OPERAZIONE DEI CARABINIERI

Traffico di droga, usura ed estorsioni, smantellato clan familiare nel Cassinate. 20 arresti / VIDEO

Indagini nate per caso dall'omicidio del piccolo Gabriel di tre anni

Traffico di droga, usura ed estorsioni, smantellato clan familiare nel Cassinate. 20 arresti / VIDEO

Un giro d’affari da 5 milioni e mezzo di euro grazie allo spaccio di droga, alle estorsioni e all’usura. E’ quanto hanno scoperto i Carabinieri coordinati dalla Direzione Distrettuale Antimafia che hanno arrestato 20 persone, 17 in carcere e 3 ai domiciliari. Complessivamente sono 27 gli indagati. L’operazione ha riguardato diversi quartieri di Cassino e nei Comuni limitrofi. Impegnati 120 Carabinieri. Le accuse ipotizzate dalla magistratura antimafia vanno, a vario titolo, dall’associazione armata finalizzata al traffico di sostanze stupefacenti aggravato dall’ingente quantità smerciata, detenzione e cessione di cocaina, usura, estorsione, detenzione di armi e ulteriori reati, in più casi con l’aggravante del metodo mafioso. L’indagine è partita nel 2019 da un altro episodio, quello dell’omicidio del piccolo Gabriel Feroleto, il bimbo di 3 anni picchiato e soffocato dal compagno della madre perché piangeva e disturbava la loro intimità.

I militari hanno individuato un gruppo familiare specializzato nello spaccio di droga. Il gruppo avrebbe gestito il traffico con una precisa ripartizione dei ruoli: approvvigionamento, trasporto, custodia, confezionamento, vendita al dettaglio, recupero dei crediti e tenuta di una vera e propria cassa comune. Si riforniva di cocaina anche da canali campani dell’area di Torre Annunziata, alimentando una rete di piazze di spaccio a Cassino, Piedimonte San Germano, Aquino e Roccasecca. 

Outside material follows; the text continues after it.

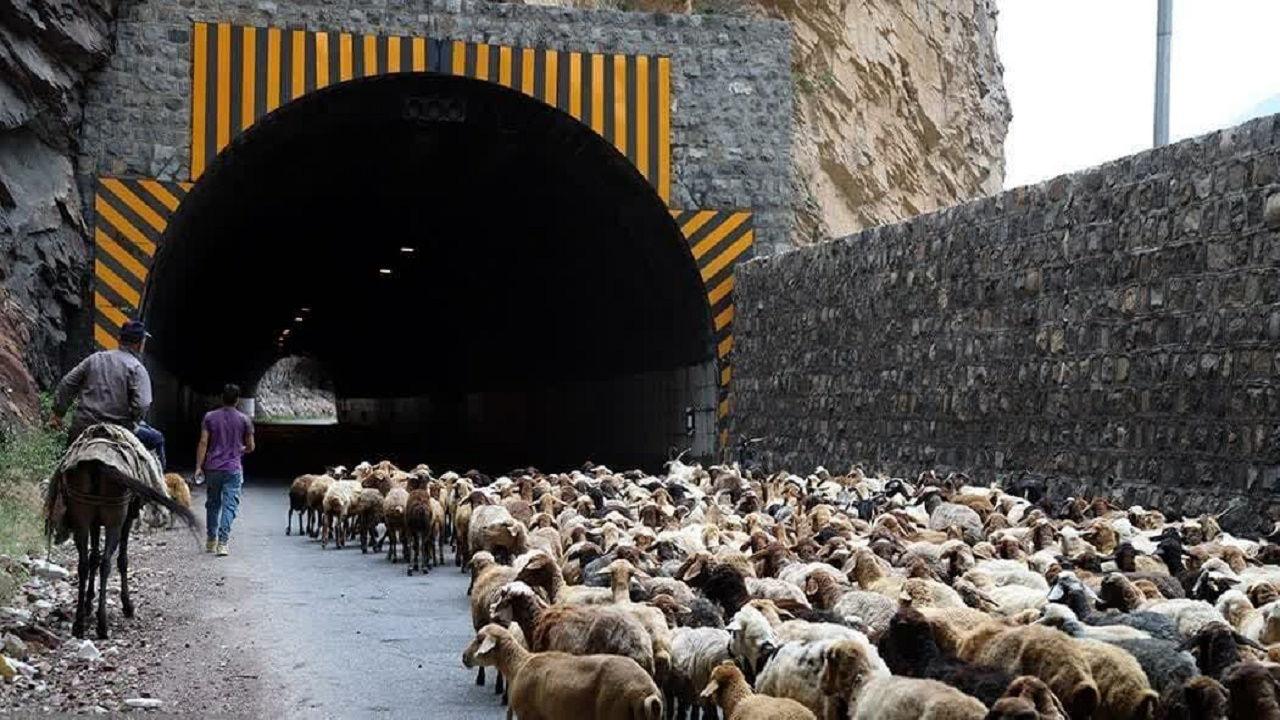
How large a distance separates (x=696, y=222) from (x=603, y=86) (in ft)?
7.47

Nel corso delle indagini sono stati sequestrati oltre un chilo di cocaina e ricostruite forniture per complessivi 63 chilogrammi. Stando alle indagini, anche acquirenti tossicodipendenti e indebitati venivano assoggettati al gruppo: gli atti documentano persone costrette, per paura di ritorsioni, a intestarsi autovetture, a commettere furti sul posto di lavoro o ad accollarsi rate di acquisti per conto degli indagati, piuttosto che denunciare. Le intercettazioni, anche ambientali, hanno portato ad ipotizzare la disponibilità di armi tra cui un revolver, una pistola semiautomatica, un mitra e un fucile d’assalto. Le armi risultano inoltre utilizzate per minacciare acquirenti e vittime. Accanto al narcotraffico, le indagini hanno ricostruito vari episodi di usura ed estorsione, in parte collegate al recupero di crediti da droga e in parte a prestiti a tassi usurari verso persone in difficoltà economica. Per costringere le vittime a pagare, gli indagati avrebbero fatto ricorso, secondo gli indizi raccolti dai Carabinieri e condivisi dal Gip, a incendi di abitazioni e tettoie, danneggiamenti di attività commerciali e veicoli, aggressioni fisiche, minacce anche a mano armata e all’imposizione di forniture di beni e servizi mai pagati.